The V20 will flesh out four fundamental priority areas to ensure a world economy that is fit for climate and supportive of its most vulnerable countries throughout the year. The Accra-Marrakech Agenda will culminate at the IMF and WB Annual Meetings, to be held this October in Marrakech, Morocco, with the aim of cementing an international coalition backing climate-driven reforms of the global financial system. 

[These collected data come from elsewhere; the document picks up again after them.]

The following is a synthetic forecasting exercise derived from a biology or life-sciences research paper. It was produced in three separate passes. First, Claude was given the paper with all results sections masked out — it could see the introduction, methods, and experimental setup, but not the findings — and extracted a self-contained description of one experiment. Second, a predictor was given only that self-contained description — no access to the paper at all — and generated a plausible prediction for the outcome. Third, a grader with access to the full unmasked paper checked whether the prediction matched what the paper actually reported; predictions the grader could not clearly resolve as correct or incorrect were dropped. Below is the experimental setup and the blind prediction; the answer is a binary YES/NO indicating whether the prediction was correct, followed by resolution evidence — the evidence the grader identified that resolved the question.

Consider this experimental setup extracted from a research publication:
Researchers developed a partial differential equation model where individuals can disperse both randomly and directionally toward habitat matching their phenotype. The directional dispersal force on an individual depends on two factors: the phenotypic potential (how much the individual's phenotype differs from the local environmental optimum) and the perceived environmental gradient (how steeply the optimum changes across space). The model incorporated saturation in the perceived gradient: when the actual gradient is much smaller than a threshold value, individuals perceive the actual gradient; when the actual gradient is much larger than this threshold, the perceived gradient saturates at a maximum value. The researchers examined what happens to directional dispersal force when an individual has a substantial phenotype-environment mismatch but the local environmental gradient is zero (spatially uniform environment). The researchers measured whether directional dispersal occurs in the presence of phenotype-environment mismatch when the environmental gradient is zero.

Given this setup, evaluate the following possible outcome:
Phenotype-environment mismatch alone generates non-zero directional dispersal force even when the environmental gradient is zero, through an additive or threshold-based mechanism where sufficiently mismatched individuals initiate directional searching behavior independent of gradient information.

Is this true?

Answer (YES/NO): NO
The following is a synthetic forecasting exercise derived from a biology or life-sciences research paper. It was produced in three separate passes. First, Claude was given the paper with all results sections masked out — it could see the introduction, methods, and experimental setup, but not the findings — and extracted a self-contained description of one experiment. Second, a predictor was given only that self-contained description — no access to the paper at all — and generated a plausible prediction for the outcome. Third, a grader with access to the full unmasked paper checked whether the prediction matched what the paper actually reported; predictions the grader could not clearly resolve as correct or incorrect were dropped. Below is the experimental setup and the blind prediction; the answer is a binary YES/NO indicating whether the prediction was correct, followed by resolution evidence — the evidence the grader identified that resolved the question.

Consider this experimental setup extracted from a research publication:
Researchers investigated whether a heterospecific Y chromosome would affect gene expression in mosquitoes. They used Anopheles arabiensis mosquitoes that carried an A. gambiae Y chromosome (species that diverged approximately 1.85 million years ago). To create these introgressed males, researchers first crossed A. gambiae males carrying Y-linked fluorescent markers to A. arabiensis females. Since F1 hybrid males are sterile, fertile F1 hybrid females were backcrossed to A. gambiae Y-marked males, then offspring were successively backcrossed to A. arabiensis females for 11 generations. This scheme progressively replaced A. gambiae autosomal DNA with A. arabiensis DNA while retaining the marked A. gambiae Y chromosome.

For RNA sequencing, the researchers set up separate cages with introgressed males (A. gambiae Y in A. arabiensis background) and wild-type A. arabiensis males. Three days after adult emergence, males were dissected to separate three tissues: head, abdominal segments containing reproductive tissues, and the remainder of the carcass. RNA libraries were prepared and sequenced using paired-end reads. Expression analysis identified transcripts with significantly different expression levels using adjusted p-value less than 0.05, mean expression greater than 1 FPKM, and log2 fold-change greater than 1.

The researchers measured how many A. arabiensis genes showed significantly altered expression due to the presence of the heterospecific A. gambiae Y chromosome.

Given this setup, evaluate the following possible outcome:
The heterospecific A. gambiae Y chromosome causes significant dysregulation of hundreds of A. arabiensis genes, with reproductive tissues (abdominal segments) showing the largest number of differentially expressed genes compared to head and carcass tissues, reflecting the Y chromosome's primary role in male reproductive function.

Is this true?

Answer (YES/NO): NO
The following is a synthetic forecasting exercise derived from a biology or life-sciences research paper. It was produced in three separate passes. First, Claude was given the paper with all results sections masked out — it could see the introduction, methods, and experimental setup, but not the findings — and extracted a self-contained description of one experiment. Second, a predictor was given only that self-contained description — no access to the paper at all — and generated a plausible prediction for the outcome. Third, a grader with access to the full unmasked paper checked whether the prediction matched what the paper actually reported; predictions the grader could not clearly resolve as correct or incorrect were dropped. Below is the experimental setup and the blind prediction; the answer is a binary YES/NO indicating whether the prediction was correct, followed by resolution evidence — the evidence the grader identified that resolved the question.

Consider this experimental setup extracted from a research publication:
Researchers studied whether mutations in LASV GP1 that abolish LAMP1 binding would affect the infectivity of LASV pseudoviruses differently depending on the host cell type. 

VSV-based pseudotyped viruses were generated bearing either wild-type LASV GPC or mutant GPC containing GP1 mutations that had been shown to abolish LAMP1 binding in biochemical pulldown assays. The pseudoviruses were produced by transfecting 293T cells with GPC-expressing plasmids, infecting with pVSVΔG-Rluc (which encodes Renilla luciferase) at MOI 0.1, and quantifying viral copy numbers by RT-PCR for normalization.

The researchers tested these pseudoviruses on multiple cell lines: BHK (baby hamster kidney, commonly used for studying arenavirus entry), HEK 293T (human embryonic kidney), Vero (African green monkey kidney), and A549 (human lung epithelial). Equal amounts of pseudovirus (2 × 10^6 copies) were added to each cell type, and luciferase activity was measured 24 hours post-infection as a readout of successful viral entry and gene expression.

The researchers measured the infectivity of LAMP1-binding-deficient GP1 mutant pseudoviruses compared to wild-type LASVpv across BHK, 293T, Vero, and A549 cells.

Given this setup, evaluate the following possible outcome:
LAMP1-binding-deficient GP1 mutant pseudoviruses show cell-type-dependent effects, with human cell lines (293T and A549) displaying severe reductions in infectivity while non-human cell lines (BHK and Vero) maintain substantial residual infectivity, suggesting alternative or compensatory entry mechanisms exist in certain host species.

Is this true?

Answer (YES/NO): NO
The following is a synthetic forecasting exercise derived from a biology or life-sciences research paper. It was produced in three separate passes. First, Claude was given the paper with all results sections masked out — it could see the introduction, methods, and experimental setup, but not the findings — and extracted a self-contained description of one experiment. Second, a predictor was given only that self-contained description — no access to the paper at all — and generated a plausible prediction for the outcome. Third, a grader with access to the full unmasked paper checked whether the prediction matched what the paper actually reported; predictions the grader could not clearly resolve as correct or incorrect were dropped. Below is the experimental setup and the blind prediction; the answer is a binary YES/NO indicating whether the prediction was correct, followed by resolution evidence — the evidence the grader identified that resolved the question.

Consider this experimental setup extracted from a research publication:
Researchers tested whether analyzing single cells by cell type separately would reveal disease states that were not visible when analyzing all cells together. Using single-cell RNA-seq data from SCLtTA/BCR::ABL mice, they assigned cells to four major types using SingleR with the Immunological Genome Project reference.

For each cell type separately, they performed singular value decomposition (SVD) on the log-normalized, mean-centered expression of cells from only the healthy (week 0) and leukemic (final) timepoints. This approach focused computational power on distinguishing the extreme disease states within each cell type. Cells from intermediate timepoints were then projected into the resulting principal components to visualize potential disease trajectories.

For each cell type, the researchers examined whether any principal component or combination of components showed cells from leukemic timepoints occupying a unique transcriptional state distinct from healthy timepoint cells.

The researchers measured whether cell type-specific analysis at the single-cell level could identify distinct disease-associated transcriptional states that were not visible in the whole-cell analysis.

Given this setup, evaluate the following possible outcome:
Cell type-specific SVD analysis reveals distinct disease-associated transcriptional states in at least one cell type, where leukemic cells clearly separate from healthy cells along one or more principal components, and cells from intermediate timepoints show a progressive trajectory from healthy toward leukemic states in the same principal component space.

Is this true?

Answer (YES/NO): NO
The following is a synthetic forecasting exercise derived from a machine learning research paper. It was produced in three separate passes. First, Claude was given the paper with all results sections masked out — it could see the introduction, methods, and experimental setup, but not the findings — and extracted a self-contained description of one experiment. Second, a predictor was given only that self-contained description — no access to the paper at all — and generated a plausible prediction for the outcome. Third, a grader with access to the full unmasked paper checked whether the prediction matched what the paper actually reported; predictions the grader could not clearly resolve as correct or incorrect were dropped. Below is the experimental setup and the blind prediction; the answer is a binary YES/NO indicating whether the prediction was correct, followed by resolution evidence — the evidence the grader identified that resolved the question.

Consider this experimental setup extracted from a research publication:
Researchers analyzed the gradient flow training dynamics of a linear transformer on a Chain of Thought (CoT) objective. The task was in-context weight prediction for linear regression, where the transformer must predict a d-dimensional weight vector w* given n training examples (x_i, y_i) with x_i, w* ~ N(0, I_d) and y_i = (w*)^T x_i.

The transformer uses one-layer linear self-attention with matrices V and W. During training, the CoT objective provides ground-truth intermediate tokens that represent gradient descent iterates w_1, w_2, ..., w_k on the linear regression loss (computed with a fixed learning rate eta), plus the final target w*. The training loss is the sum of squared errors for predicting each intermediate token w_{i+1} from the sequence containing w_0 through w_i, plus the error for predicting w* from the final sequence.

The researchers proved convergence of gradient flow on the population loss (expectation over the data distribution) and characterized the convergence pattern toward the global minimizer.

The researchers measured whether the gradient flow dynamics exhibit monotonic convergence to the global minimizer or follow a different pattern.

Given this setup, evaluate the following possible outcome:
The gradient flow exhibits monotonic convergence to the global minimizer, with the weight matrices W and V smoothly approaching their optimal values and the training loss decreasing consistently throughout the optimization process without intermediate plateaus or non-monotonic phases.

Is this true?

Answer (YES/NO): NO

Ghana Finance Minister and V20 Chair Ken Ofori-Atta, highlighted: “V20 economies cannot continue to sustain losses of this magnitude – about USD 500 billion in economic losses  over two decades due to human-induced global warming, and projections of USD 200 billion of losses through to 2027 should we manage to keep to 1.5C. Very critical to the reversal of these misfortunes and the acceleration of climate-resilient growth, is the transformation of the global financial architecture into one that is fit-for-climate, transparent, and equitable. We need a system that aligns financial incentives with the goals of the Paris Agreement and supports the transition to a low-carbon and climate-resilient economy. The Accra-Marrakech agenda proposes a collaborative way forward. We are pleased with the work of the senior officials of the 58 member states  and are confident that fellow V20 ministers will appreciate this work at the next Ministerial X on 16 April 2023.”

A draft roadmap for consultation on the Accra-Marrakech Agenda will be circulated and agreed in Marrakech in October 2023, where G7, G20 and partners are expected to contribute.  The four areas proposed by the V20 are: 

  • Make debt work for the climate: It is urgent to make debt work for the most vulnerable and to ensure that V20 countries  overcome the cost of capital challenges.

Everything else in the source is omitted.